Namun, kini ku tahu sendiri….ternyata hanya memutar arah melewati SMAN 1
Wirobrajan (jadi teringat perjuangan bagaimana upayaku tuk bisa pulang
dari Westprog menuju Mrican dulu, sebuah perjuangan yang melahirkan
tragedi).
Setibanya
di shelter Wirobrajan, aku pun menepi, berjalan ke arah selatan menuju
ke barat on foot. Sempat ragu waktu itu. Walhasil, aku bertanya pada
bapak paruh baya yang duduk di warung cilik (mirip angkringan). Bapak
itu bilang benar jalannya, ke barat dulu terus ke selatan. Sempat
menawarkan jasa ojek juga itu Bapak, tapi entah kenapa…saya menolaknya
dengan halus, berterima kasih dan pamit pergi. Melangkahlah kakiku
menuju barat.
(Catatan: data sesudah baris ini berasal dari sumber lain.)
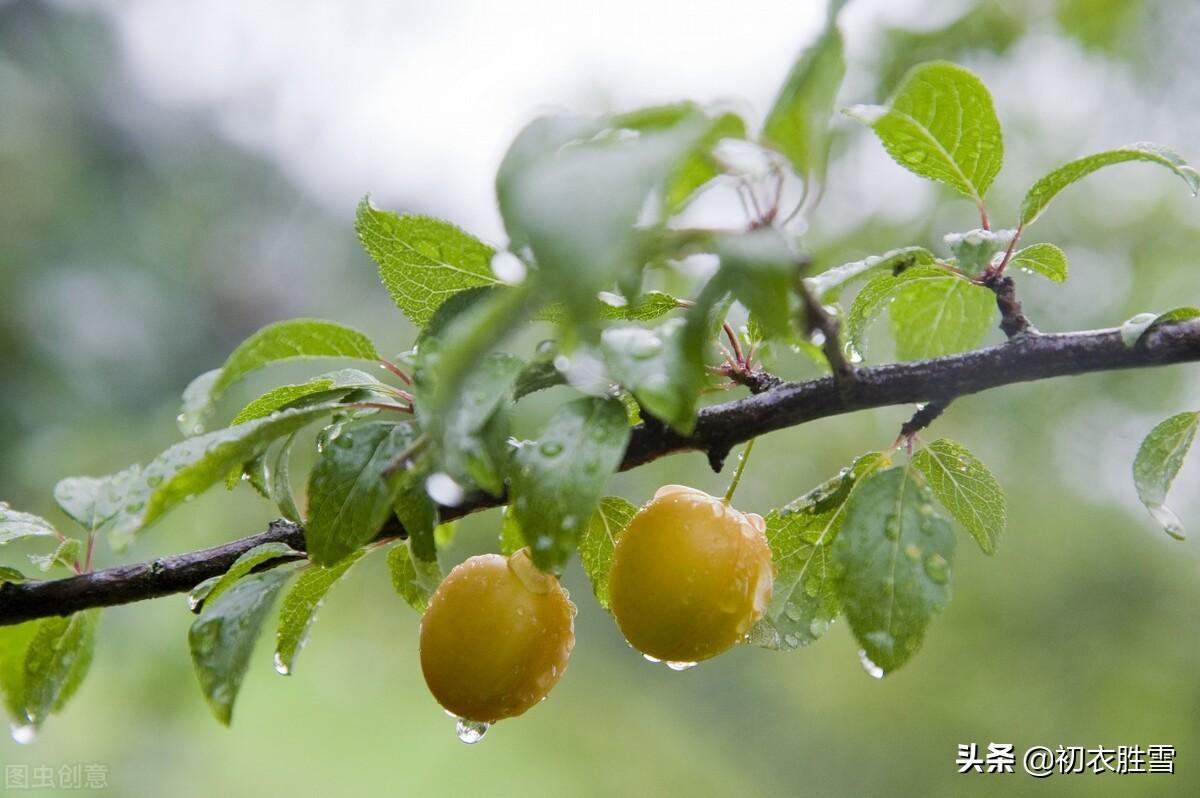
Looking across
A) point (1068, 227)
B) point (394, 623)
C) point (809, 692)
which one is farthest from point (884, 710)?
point (394, 623)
Jalan lumayan jauh dan tak bertemu-temu plang yang
menandakan IKIP PGRI, aku memilih tuk bertanya pada seorang Ibu berumur
sekitar 60 tahun. Ibu itu ramah sekali, ia menjawab pertanyaanku dengan
sabar dan lembut hati…sempat menyentuh dan mengusap bahuku lagi. Melihat
mata dan hati ibu yang mulia itu, dengan sepenuh hati aku mengucapkan
terima kasih dalam bahasa Jawa Krama lalu melanjutkan perjalananku.
Banyak
hal yang ku amati. Serasa mengulang masa lalu tatkala aku buta jalan
dan arah pulang dari mengantar obat si Mbah di Westprog, serasa
mengulang masa lalu tatkala aku mengantarkan Mbak Shanti pulang menuju
Ciamis yang ternyata kita salah jalan karena bus gede gak lewat situ,
serasa mengulang masa lalu tatkala aku, Nana, Odha, Mas We datang
melayat bibinya Bertha ke PUKJ. Semua bak snapshot-snapshot yang
berputar secara bergantian menemani langkahku. Karena aku berjalan di
sisi kiri jika dari timur, mataku dihiasi pemandangan buruh-buruh beras.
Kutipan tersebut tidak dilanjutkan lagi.